Exercise:
Answer these questions about the passage on figures of speech below.
(a) In the first quoted example, by what name would the country address the speaker?
(b) In the bolder example, whom does the country plead with?
(c) What two phrases does the passage give at its end?

------ Passage shown

For my own part, I have included both under the same generally accepted term, since we cannot imagine a speech without we also imagine a person to utter it. But when we lend a voice to things to which nature has denied it, we may soften down the figure in the way illustrated by the following passage:

For if my country, which is far dearer to me than life itself, if all Italy, if the whole commonwealth were to address me thus, 'Marcus Tullius, what dost thou?
[*](in Cat. T. xi. 27. ) A bolder figure of the same kind may be illustrated by the following:
Your country, Catiline, pleads with you thus, and though she utters never a word, cries to you, 'For not a few years past no crime has come to pass save through your doing!'
[*](in Cat. I. vii. 18. )

It is also convenient at times to pretend that we have before our eyes the images of things, persons or utterances, or to marvel that the same is not the case with our adversaries or the judges; it is with this design that we use phrases such as

It seems to me,
or
Does it not seem to you?

------------
------ Dataset records

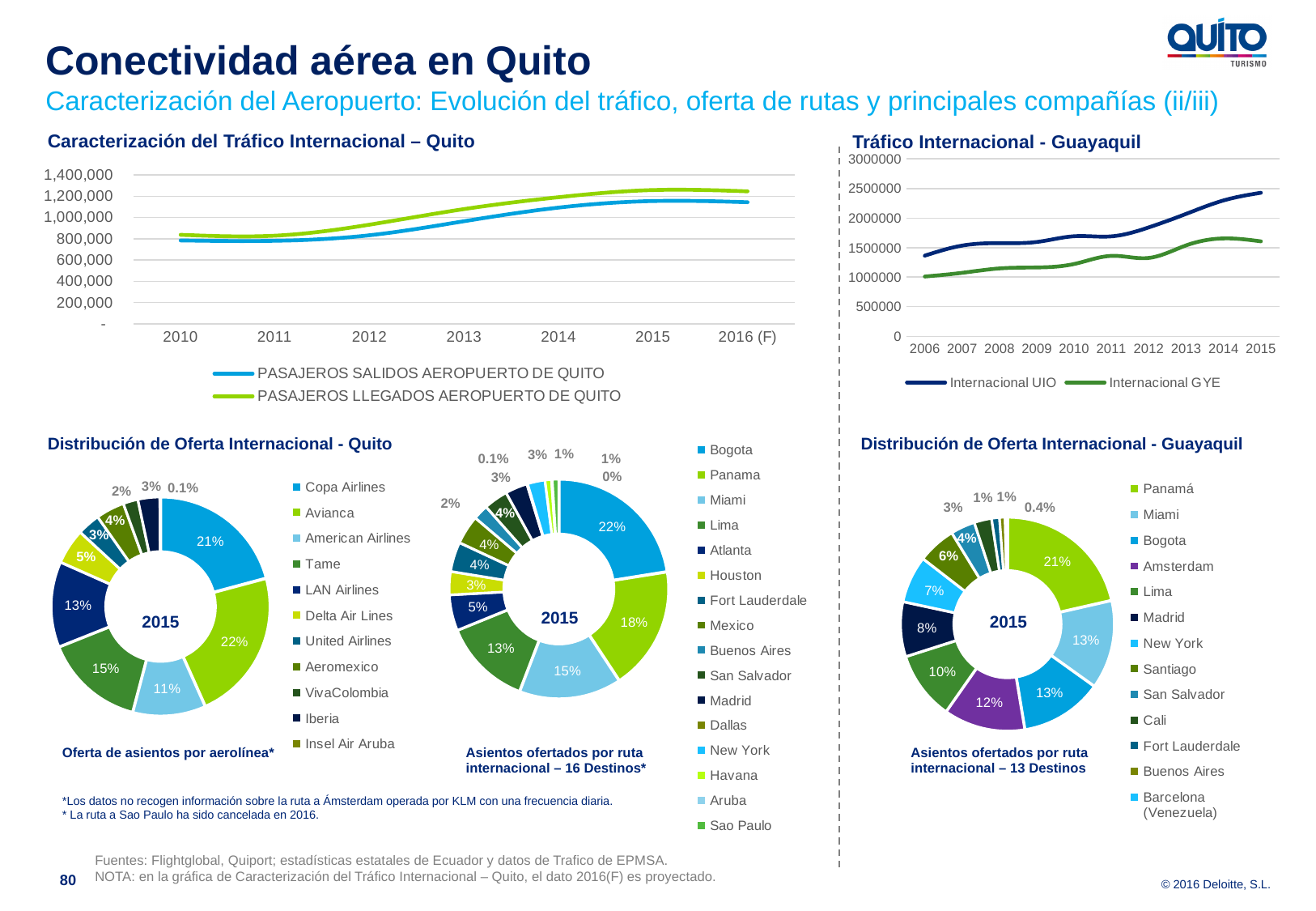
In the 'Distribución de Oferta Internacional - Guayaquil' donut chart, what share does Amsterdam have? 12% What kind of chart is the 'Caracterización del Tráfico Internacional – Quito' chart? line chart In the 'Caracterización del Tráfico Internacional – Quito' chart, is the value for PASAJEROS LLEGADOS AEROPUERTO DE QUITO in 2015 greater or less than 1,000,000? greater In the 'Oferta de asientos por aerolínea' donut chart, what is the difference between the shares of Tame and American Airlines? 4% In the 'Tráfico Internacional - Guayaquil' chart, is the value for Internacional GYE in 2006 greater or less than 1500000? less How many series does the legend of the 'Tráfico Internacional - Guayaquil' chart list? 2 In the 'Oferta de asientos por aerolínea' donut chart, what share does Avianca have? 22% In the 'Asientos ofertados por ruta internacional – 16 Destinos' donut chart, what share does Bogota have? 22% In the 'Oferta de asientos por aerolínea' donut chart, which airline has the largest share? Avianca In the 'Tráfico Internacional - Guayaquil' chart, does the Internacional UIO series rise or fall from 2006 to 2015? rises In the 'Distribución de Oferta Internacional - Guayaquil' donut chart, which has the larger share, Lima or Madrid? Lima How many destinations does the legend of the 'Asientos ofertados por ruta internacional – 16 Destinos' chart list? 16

------------
------ Dataset records

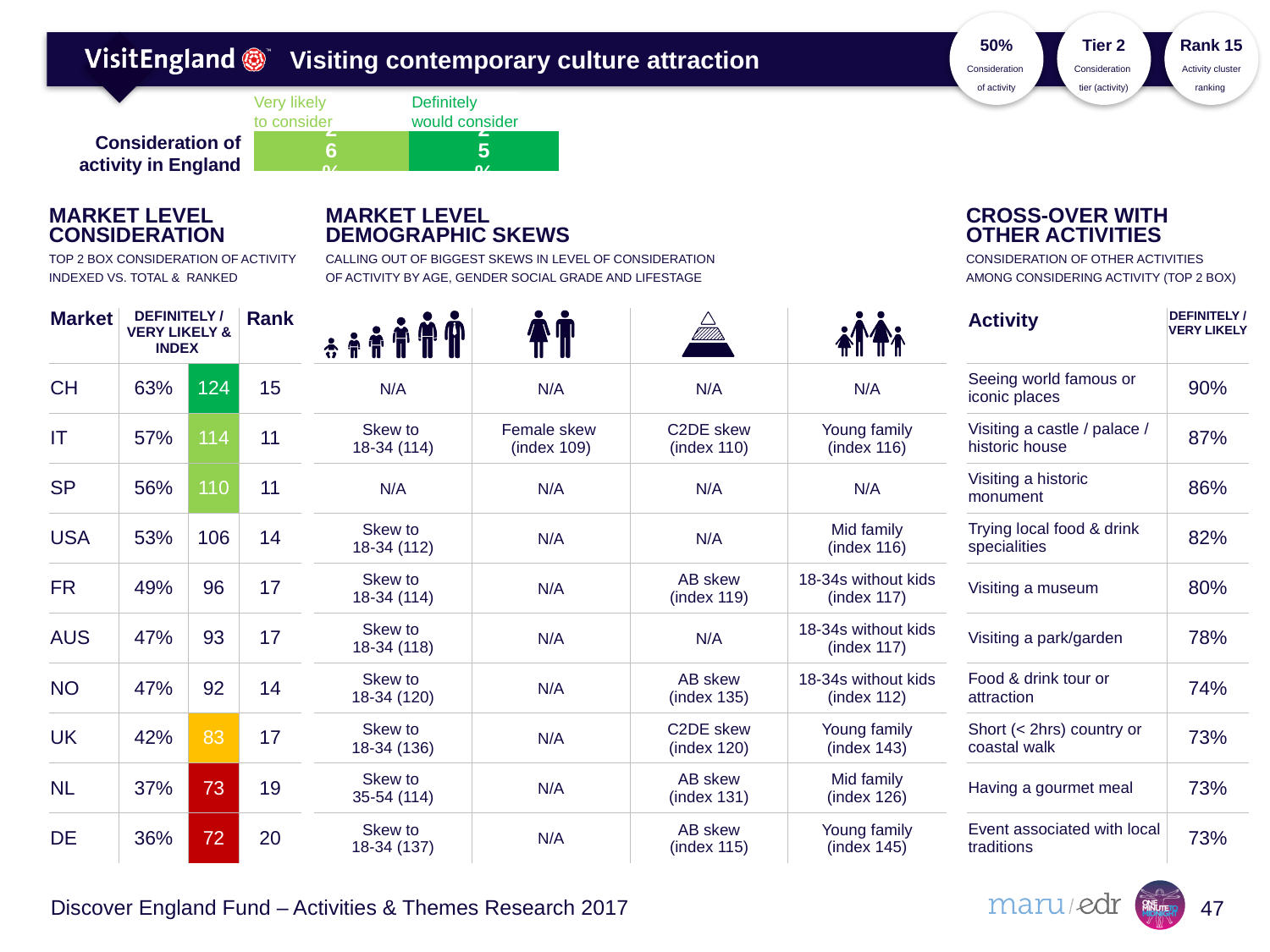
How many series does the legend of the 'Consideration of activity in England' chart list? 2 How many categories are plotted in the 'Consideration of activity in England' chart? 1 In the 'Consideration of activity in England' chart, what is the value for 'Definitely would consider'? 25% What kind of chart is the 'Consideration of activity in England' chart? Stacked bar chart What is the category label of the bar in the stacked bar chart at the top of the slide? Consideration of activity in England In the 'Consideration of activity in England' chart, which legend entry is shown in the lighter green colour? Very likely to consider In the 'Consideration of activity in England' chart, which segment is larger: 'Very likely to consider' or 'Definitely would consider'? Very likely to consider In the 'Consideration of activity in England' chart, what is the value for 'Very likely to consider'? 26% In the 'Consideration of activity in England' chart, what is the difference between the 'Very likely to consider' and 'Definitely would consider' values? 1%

------------

Solution for this exercise:
(a) Marcus Tullius
(b) Catiline
(c) "It seems to me" and "Does it not seem to you?"